Fourth Quarter and Full-Year Financial Results

For the fourth quarter of 2010, the Company reported a net loss of $8,957,000, or $(0.07) per share, compared with a net loss of $5,234,000, or $(0.05) per share, for the fourth quarter of 2009. Loss from operations in the fourth quarter of 2010 amounted to $7,706,000, or 5% lower than the loss from operations of $8,081,000 in the fourth quarter of 2009.

Total revenue increased 67% during the fourth quarter of 2010 to $699,000, compared to $418,000 in the same period of 2009, primarily due to the receipt of a milestone payment from a licensee, as well as higher product sales revenue from the Company's SC Proven line of media and reagents.

Other income (expense) in the fourth quarter of 2010 was $(1,251,000) compared to $2,847,000 in the fourth quarter of 2009. The increased expense in the fourth quarter of 2010 reflects an increase in the estimated fair value of warrant liability of $2,179,000, which was partially offset by $978,000 in grants received under the federal government's Qualifying Therapeutic Discovery Project (QTDP) program.

For the full year 2010, the Company reported a net loss of $25,244,000, or $(0.20) per share, compared with a net loss of $27,026,000, or $(0.25) per share, for 2009. Loss from operations was $29,359,000, which was essentially flat compared to $29,378,000 for 2009.
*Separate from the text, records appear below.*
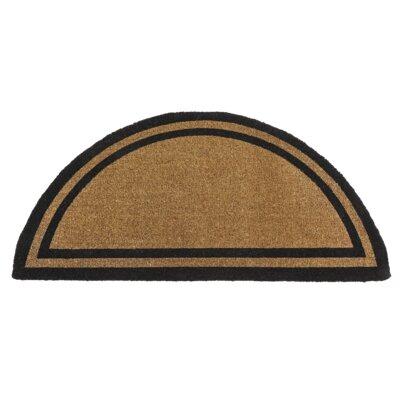 Border Doormat Color: Black, Rug Size: Half Round 2 x 4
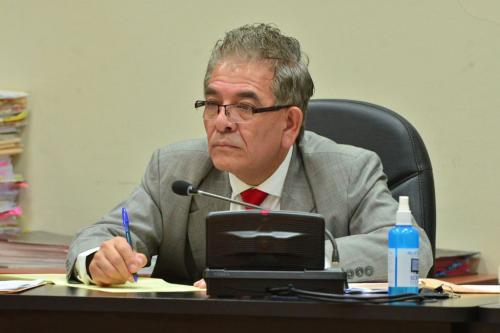 Miguel Ángel Gálvez es el juez a cargo del caso La Línea. (Foto: Jesús Alfonso/Soy502).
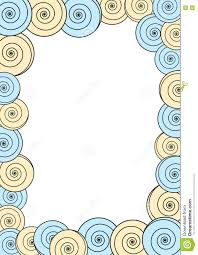 Invitation Card Border Design Circles Frame Border Invitation Card Stock Illustration Image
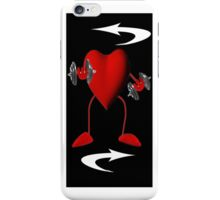 ❤ ❥ ♡ ♥ WEIGHTING VALENTINE 2 MAKE U MINE PUMPING OUT MY LUV (2) ❤ ❥ ♡ ♥ iPhone Case/Skin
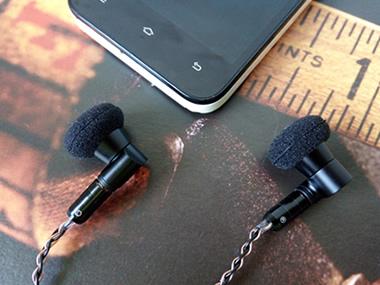 繁忙之余舒缓身心,BGVP DX3S平头耳机体验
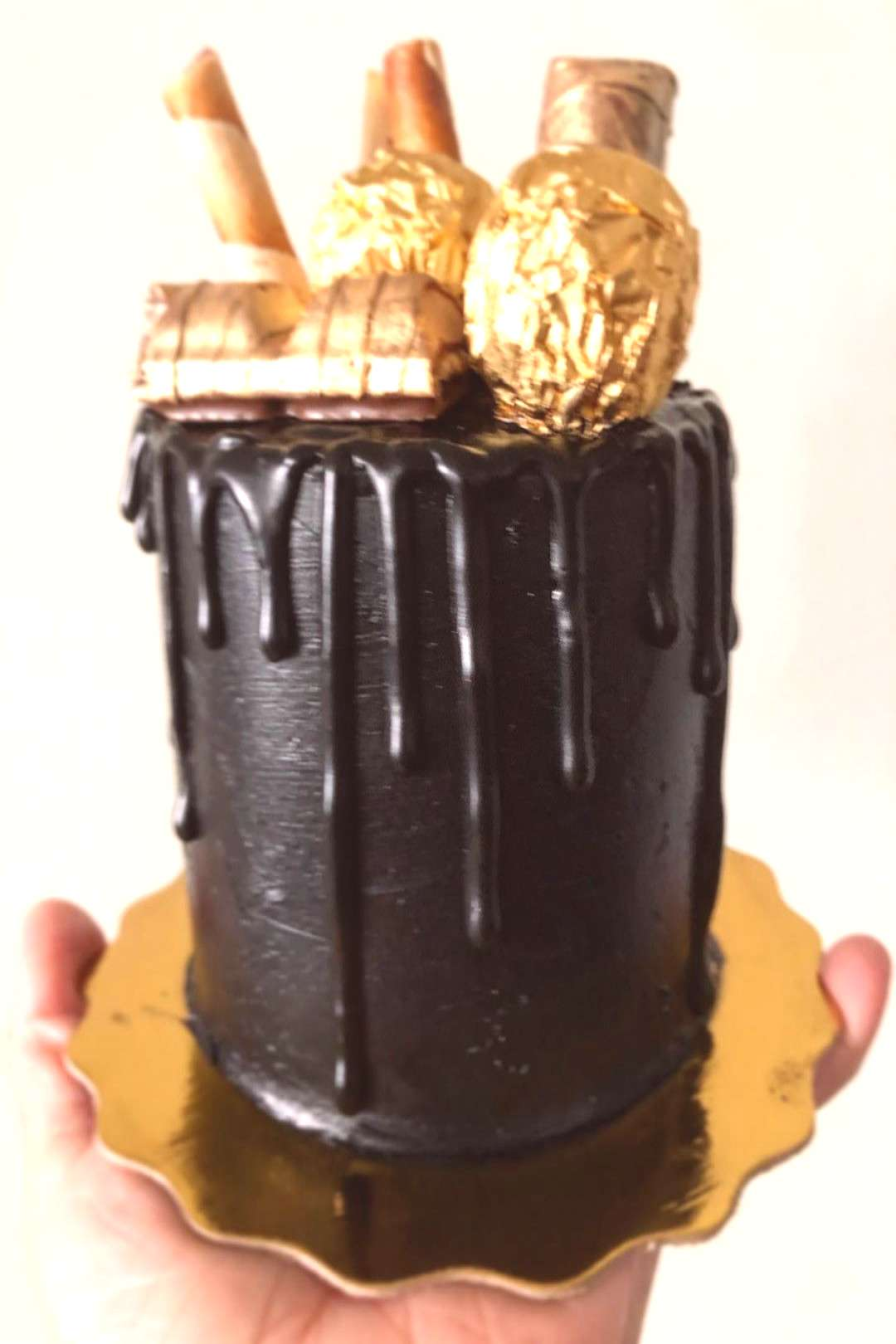 Mini 4in black and gold Birthday Cake. A special Order! Chocolate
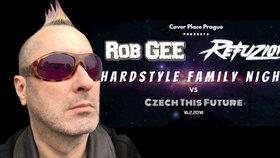 Legenda hardcoru Rob Gee vystoupí v Praze. Zahraje na Hardstyle Family Night part 3 vs. Czech This Future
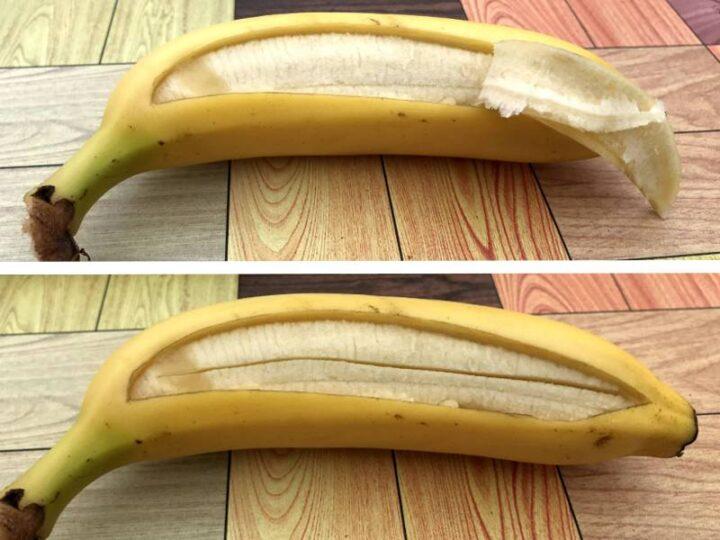 キャンプで焼きバナナ 皮の剥き方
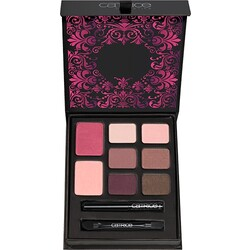CATRICE Arts Collection Eye and Face Palette - C01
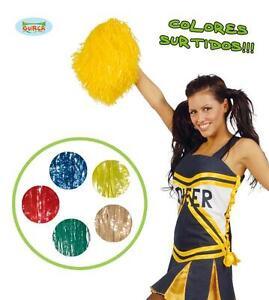 2 Pom Pom Ragazza Cheerleader Donna Carnevale Adulto Bambina SPECIFICARE COLORE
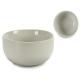 bol rond en porcelaine blanche 14,5 cm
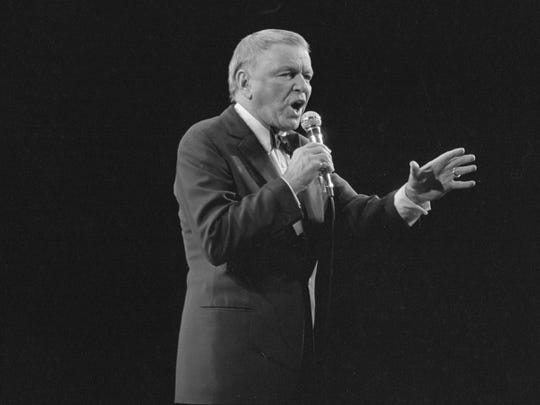 Frank Sinatra sings at the Milwaukee Arena on May 14, 1984.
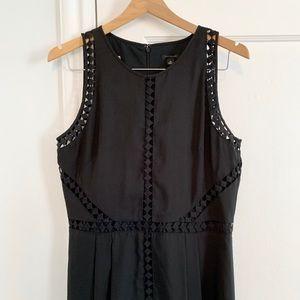 Ann Taylor Black Midi Dress - Size 10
Total revenue in 2010 was $1,427,000, a 44% increase over total revenue of $993,000 reported in 2009. Licensing and grant revenue increased 53% in 2010 compared to 2009, while product sales revenue from the Company's SC Proven line of media and reagents increased 29% over 2009.

Total operating expenses in 2010 were $30,618,000, a 2% increase compared to $30,110,000 in 2009. Research and development expenses in 2010 were $21,019,000, compared to $19,930,000 in 2009. Selling, general and administrative expenses in 2010 were $9,377,000, a 2% decrease compared to $9,530,000 in 2009.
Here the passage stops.